Ray Dalio: “Reducing Inflation Will Come at a Great Cost”
Legendary investor Ray Dalio has warned against believing all will be well if central banks simply increase interest rates to get inflation under control.
In a public Linkedin post, the founder and Co-Chief Investment Officer of Bridgewater Associates believes the US economy is heading toward a stagflationary environment of high inflation, high unemployment and low economic growth.
“For me, hearing supposed “experts” talk about what’s now happening in the markets and economy is like listening to nails scratch against a chalkboard because they are typically saying incorrect things in an erudite rather than commonsense way”.
He believes any action central banks take to lower inflation will be offset by creating weakness in the economy.
Raising rates reduces buying power as it increases interest payments, therefore, taking away from income previously spent on spending. It also lowers the value of investment assets such as shares and bonds due to the present value of cash flows falling.
“It just shifts some of the squeezing of people via inflation to squeezing them via giving them less buying power”.
“The only way to raise living standards over the long term is to raise productivity and central banks don’t do that”.
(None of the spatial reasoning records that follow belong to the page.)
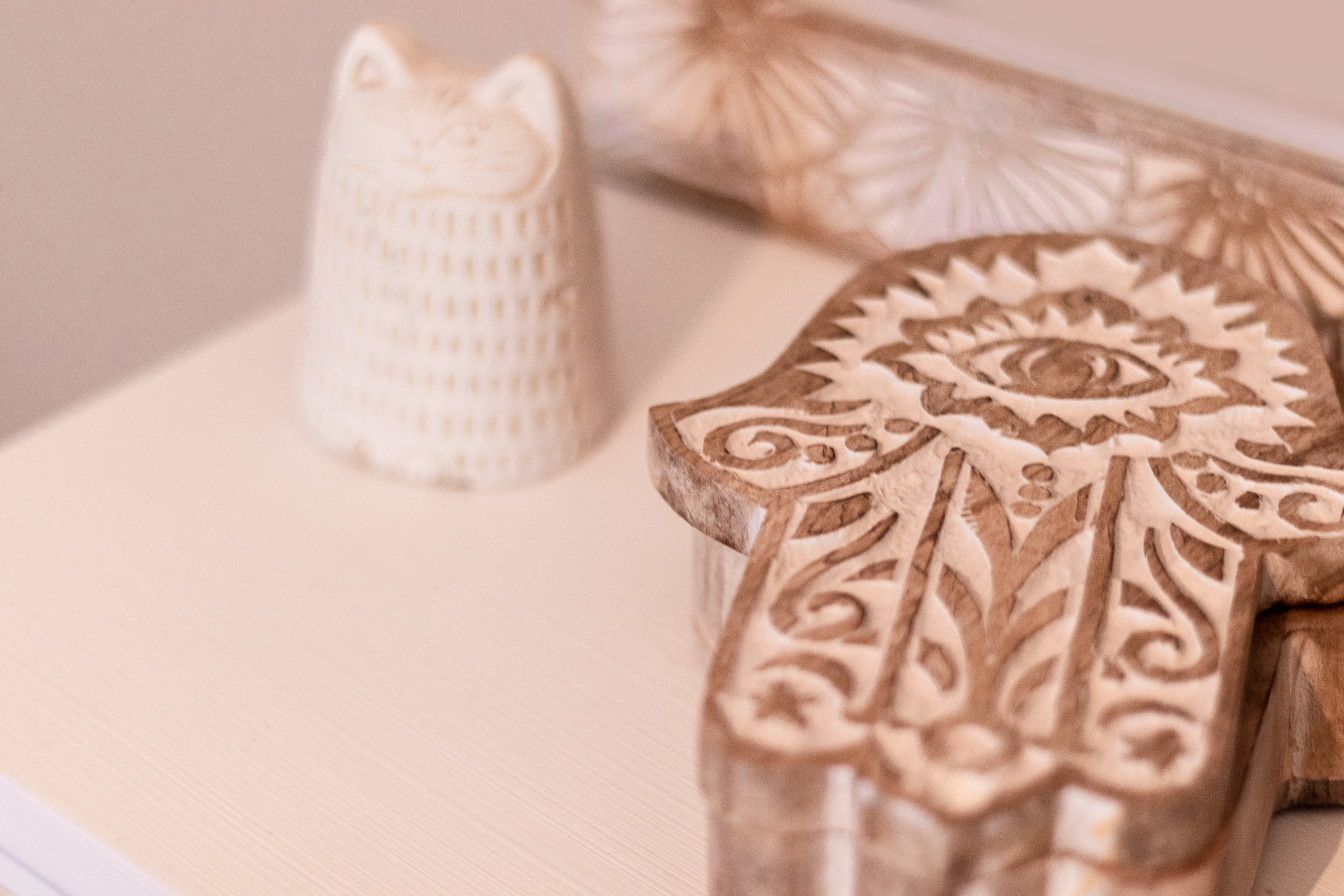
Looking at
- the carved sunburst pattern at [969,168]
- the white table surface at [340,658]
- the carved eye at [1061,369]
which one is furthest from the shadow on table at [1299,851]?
the carved sunburst pattern at [969,168]

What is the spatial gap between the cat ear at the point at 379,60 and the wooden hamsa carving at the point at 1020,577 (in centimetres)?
16

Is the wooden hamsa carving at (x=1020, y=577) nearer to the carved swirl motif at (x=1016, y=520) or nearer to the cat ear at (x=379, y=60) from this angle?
the carved swirl motif at (x=1016, y=520)

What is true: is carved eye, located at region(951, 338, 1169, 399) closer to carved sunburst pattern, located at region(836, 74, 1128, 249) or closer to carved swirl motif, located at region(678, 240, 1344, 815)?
carved swirl motif, located at region(678, 240, 1344, 815)

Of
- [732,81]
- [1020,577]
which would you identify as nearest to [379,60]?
[732,81]

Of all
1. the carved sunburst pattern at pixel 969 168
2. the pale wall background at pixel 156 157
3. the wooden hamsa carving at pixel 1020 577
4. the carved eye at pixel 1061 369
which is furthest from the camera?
the pale wall background at pixel 156 157

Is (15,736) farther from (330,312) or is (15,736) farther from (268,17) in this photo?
(268,17)

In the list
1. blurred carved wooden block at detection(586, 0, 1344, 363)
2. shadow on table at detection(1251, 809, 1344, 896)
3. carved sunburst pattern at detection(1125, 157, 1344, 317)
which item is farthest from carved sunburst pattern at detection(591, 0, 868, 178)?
shadow on table at detection(1251, 809, 1344, 896)

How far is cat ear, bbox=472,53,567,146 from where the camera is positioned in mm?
435

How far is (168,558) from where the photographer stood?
0.45 meters

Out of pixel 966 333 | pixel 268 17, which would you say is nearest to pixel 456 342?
pixel 966 333

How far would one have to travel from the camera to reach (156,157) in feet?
2.53

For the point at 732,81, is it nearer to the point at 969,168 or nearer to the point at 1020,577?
the point at 969,168

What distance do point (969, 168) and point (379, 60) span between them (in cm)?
23

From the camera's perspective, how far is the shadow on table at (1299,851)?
351 mm
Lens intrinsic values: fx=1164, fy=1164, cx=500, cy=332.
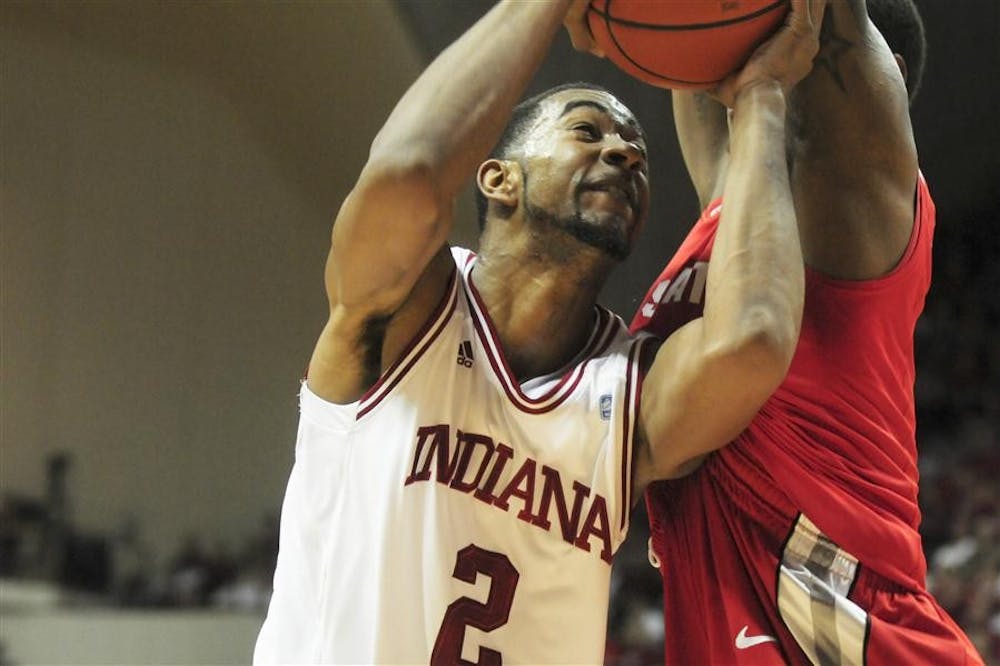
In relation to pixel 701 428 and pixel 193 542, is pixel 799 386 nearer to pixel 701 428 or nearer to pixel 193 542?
pixel 701 428

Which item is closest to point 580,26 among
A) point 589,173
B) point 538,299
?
point 589,173

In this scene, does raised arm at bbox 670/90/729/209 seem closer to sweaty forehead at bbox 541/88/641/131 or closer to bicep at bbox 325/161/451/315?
sweaty forehead at bbox 541/88/641/131

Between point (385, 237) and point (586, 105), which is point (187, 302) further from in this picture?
point (385, 237)

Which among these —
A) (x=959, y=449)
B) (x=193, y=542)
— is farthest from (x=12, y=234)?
(x=959, y=449)

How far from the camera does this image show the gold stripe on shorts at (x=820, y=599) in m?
1.84

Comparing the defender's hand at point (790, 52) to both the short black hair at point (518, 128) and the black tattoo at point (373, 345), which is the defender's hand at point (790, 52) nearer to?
Result: the short black hair at point (518, 128)

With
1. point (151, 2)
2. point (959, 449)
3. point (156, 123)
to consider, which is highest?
point (151, 2)

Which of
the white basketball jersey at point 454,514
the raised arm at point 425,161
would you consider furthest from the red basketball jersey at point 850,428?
the raised arm at point 425,161

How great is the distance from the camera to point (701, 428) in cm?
179

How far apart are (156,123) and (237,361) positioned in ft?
4.78

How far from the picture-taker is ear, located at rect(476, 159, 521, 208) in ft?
6.81

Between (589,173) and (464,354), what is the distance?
0.38 m

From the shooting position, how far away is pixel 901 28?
2182 mm

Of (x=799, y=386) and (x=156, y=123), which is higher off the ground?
(x=156, y=123)
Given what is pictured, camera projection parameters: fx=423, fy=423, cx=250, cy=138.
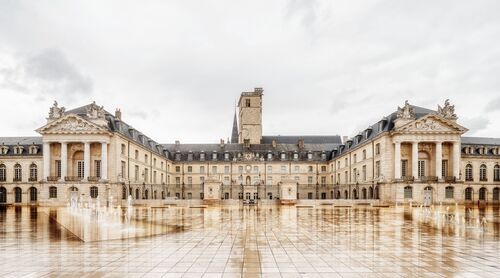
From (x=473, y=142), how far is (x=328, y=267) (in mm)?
78253

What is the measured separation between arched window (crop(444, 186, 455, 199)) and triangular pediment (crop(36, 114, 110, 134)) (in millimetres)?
49144

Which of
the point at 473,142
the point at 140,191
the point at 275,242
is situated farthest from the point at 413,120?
the point at 275,242

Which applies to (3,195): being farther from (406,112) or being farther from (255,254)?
(255,254)

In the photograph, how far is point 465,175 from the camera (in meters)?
73.2

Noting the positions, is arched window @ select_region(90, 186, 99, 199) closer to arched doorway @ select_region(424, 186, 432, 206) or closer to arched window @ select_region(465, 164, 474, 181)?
arched doorway @ select_region(424, 186, 432, 206)

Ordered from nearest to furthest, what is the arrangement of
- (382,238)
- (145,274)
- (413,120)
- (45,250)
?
(145,274) → (45,250) → (382,238) → (413,120)

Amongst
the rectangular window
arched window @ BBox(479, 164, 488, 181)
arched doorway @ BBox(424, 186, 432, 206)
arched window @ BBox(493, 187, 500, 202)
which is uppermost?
the rectangular window

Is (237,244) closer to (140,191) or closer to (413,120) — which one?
(413,120)

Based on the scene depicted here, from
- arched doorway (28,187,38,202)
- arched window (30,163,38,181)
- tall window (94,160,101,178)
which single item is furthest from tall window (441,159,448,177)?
arched window (30,163,38,181)

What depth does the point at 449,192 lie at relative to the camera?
6050cm

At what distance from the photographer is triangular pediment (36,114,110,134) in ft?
201

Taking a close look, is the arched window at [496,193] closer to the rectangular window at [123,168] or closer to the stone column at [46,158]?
the rectangular window at [123,168]

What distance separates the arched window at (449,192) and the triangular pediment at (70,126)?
161 feet

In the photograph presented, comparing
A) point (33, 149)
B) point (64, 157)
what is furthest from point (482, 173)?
point (33, 149)
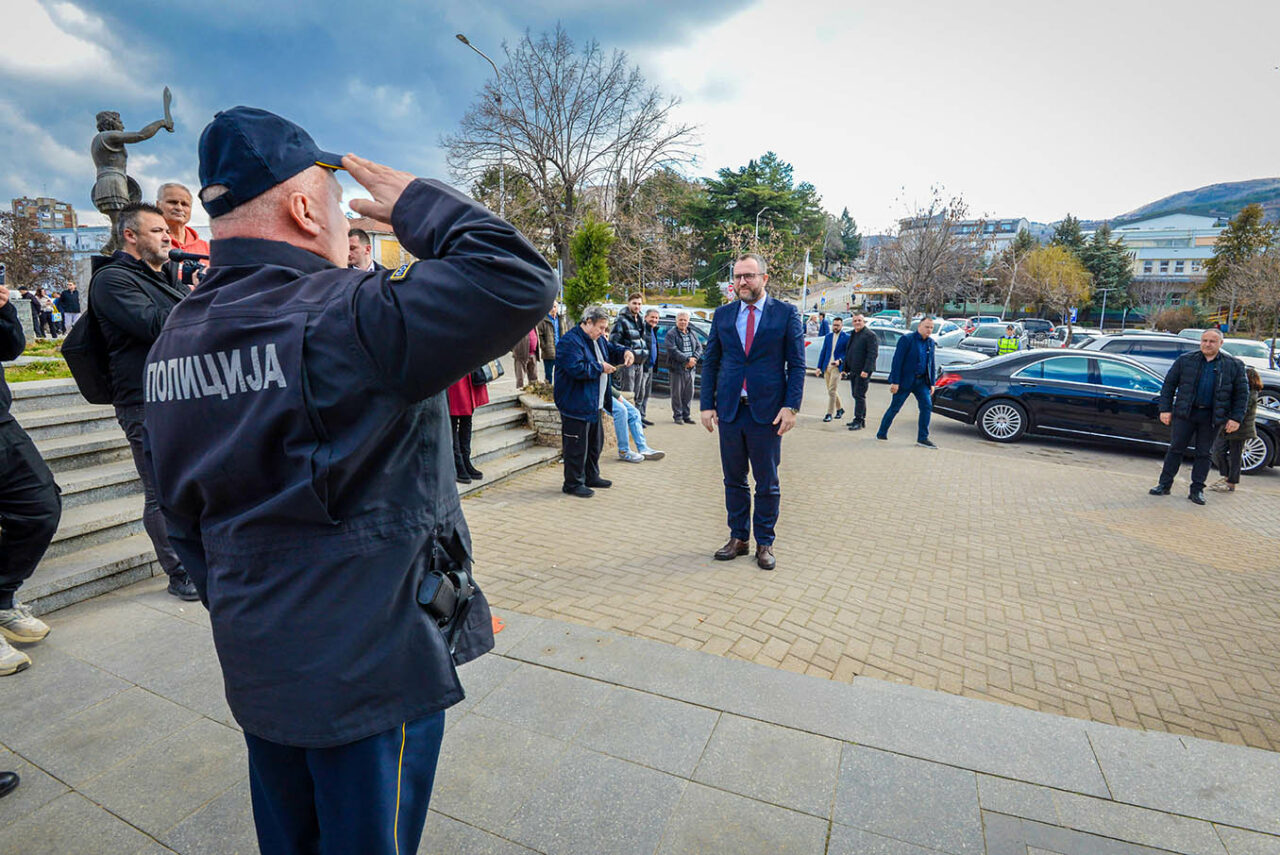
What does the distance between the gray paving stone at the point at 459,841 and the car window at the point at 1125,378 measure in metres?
11.2

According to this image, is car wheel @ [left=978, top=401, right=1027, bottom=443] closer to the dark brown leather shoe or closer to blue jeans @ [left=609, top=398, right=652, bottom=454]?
blue jeans @ [left=609, top=398, right=652, bottom=454]

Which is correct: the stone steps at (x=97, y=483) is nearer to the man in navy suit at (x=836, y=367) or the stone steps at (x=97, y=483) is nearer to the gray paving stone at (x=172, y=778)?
the gray paving stone at (x=172, y=778)

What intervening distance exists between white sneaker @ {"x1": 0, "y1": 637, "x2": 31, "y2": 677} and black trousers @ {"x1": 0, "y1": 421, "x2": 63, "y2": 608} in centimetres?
31

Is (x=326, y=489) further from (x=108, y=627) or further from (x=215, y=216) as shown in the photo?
(x=108, y=627)

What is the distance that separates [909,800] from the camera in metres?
2.36

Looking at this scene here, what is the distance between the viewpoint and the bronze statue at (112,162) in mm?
9180

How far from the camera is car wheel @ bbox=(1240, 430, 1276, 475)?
9.07m

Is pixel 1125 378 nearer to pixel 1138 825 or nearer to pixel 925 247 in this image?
pixel 1138 825

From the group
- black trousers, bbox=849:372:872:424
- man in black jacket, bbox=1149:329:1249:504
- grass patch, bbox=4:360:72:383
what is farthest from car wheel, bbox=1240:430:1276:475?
grass patch, bbox=4:360:72:383

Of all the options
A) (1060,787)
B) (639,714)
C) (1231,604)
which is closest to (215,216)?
(639,714)

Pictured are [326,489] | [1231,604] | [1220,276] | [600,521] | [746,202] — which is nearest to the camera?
[326,489]

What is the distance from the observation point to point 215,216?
1296 mm

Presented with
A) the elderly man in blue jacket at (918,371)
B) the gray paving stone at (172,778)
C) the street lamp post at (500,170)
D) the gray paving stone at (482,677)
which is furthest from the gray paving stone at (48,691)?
the street lamp post at (500,170)

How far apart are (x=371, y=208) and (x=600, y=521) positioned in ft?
16.4
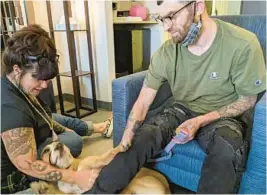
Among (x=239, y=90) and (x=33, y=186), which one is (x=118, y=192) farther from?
(x=239, y=90)

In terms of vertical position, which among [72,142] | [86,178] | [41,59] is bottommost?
[72,142]

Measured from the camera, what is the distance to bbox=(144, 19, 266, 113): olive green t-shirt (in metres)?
1.04

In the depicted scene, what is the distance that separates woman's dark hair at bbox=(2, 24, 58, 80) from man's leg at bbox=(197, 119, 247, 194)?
0.68m

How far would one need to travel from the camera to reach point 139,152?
984mm

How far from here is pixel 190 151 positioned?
1.04m

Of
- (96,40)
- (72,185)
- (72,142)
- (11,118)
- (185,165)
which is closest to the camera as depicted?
(11,118)

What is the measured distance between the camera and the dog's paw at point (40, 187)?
97 cm

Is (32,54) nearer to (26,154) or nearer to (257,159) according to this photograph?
(26,154)

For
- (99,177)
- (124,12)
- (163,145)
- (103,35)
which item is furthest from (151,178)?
(124,12)

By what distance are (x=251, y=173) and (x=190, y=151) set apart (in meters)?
0.24

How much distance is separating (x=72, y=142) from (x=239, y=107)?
94 cm

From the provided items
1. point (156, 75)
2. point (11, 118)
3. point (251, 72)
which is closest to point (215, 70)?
point (251, 72)

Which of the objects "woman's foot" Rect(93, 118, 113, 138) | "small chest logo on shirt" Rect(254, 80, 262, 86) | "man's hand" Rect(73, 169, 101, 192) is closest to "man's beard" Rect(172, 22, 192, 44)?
"small chest logo on shirt" Rect(254, 80, 262, 86)

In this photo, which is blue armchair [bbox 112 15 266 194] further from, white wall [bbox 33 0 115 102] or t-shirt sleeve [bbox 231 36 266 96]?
white wall [bbox 33 0 115 102]
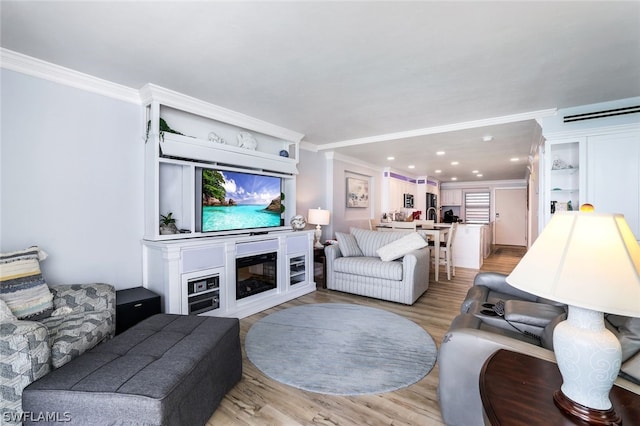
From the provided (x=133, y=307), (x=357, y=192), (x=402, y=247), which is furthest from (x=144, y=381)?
(x=357, y=192)

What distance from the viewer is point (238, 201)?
11.7 ft

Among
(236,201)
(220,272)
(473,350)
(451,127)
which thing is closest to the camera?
(473,350)

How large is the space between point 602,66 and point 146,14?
3380 mm

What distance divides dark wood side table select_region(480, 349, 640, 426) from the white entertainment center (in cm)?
258

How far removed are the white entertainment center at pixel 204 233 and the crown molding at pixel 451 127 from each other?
125 cm

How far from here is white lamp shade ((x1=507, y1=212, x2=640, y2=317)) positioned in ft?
2.60

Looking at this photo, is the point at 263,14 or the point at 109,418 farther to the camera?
the point at 263,14

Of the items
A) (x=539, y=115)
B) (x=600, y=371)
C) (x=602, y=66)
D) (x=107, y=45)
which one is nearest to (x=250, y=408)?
(x=600, y=371)

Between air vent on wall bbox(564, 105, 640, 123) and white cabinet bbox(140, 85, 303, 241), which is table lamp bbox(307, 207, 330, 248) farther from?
air vent on wall bbox(564, 105, 640, 123)

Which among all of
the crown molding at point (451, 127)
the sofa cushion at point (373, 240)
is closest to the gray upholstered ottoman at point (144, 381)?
the sofa cushion at point (373, 240)

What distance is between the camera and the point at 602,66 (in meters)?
2.31

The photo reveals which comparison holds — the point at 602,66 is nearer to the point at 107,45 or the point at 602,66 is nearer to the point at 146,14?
the point at 146,14

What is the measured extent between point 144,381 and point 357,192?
546 cm

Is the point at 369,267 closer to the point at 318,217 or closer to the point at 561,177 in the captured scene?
the point at 318,217
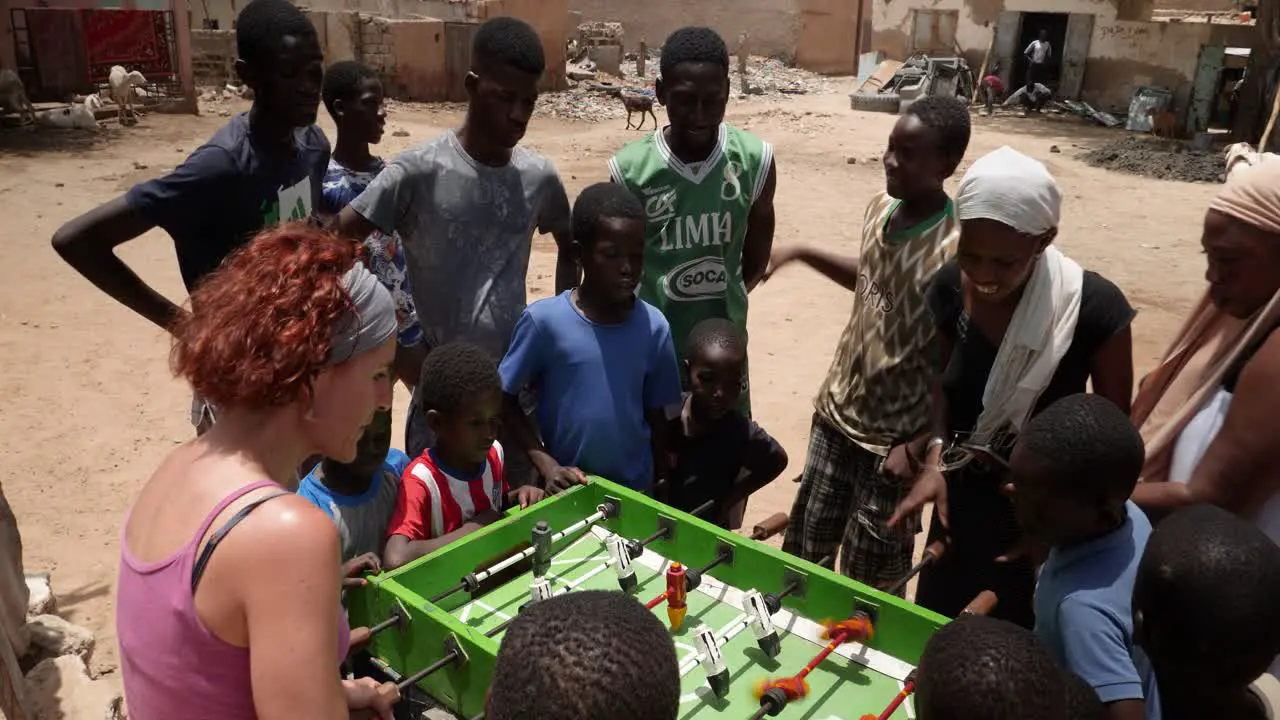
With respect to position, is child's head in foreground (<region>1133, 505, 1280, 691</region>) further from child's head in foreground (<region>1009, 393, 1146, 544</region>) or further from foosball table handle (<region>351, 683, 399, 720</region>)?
foosball table handle (<region>351, 683, 399, 720</region>)

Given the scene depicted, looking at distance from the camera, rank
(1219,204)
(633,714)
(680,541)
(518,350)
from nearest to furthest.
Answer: (633,714), (1219,204), (680,541), (518,350)

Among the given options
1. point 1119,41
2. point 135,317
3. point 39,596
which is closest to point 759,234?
point 39,596

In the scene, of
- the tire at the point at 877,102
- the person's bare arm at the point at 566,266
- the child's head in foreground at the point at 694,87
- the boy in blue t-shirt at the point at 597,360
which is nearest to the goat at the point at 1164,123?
the tire at the point at 877,102

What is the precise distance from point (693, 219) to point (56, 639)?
278 cm

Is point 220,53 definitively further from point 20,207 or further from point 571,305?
point 571,305

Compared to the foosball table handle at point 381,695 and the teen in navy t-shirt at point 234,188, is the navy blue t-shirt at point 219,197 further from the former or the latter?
the foosball table handle at point 381,695

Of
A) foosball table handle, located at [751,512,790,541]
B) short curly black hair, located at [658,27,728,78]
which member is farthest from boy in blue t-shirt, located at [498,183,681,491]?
short curly black hair, located at [658,27,728,78]

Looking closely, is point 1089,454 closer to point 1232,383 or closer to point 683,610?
point 1232,383

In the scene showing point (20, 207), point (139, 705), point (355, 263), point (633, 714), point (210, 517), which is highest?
point (355, 263)

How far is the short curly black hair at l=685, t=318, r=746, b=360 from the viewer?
322cm

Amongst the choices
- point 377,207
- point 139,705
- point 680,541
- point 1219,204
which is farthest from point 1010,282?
point 139,705

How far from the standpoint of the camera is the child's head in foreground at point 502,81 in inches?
130

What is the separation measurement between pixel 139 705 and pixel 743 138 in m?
2.81

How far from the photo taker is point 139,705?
5.39 feet
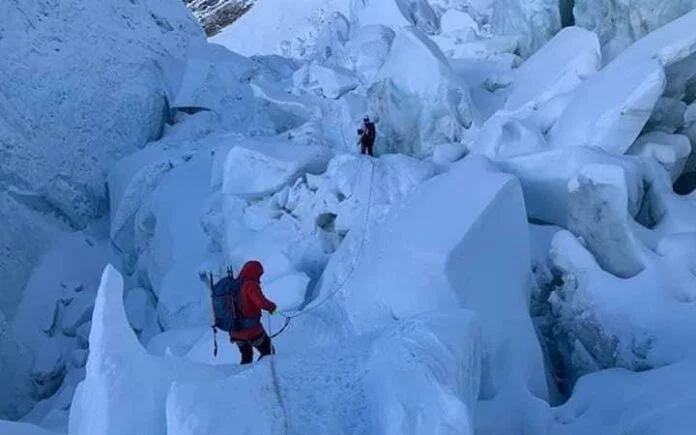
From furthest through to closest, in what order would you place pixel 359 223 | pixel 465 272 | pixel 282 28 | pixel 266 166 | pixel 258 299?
pixel 282 28 → pixel 266 166 → pixel 359 223 → pixel 465 272 → pixel 258 299

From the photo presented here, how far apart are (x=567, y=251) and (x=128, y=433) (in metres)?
3.17

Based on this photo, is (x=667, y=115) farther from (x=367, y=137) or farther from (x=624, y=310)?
(x=367, y=137)

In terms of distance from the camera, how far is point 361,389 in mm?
3451

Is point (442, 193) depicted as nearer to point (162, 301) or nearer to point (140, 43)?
point (162, 301)

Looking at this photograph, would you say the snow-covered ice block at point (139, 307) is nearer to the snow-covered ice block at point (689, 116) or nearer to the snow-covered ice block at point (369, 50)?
the snow-covered ice block at point (369, 50)

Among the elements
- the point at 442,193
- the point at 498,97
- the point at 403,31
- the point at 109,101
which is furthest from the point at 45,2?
the point at 442,193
As central banks increased and withdrew demand over the years, stimulus typically outweighed the tightening resulting in more ups than downs until the debt load became unsustainable.
“Whenever these depressing periods of paying back become too depressing, central banks typically provide another and even bigger dose of stimulation”.
Since 1980, debt relative income has grown while interest rates have declined until hitting zero in 2020.
Dalio criticises recent action by the Federal Reserve. Specifically, it’s buying and selling of debt in addition to letting government deficits get too large. As a result, the central bank’s ability to push interest rates high to compensate debtors for inflation has been constrained.
“If the holders of debt don’t get adequate returns they will sell them…”
He advises central banks should move more smoothly rather than wild swings in each direction and resist the temptation to allow debt assets and liabilities to get too large.
Judging by Dalio’s rhetoric, central banks have cornered themselves into a lose-lose situation.
Either a reduction in credit leads to a weakening economy or the central bank needs to print more money and creates further inflation.
Subsequently, Dalio is bearish on the outlook for the US economy with the Fed charting “a middle course that will take the form of stagflation”.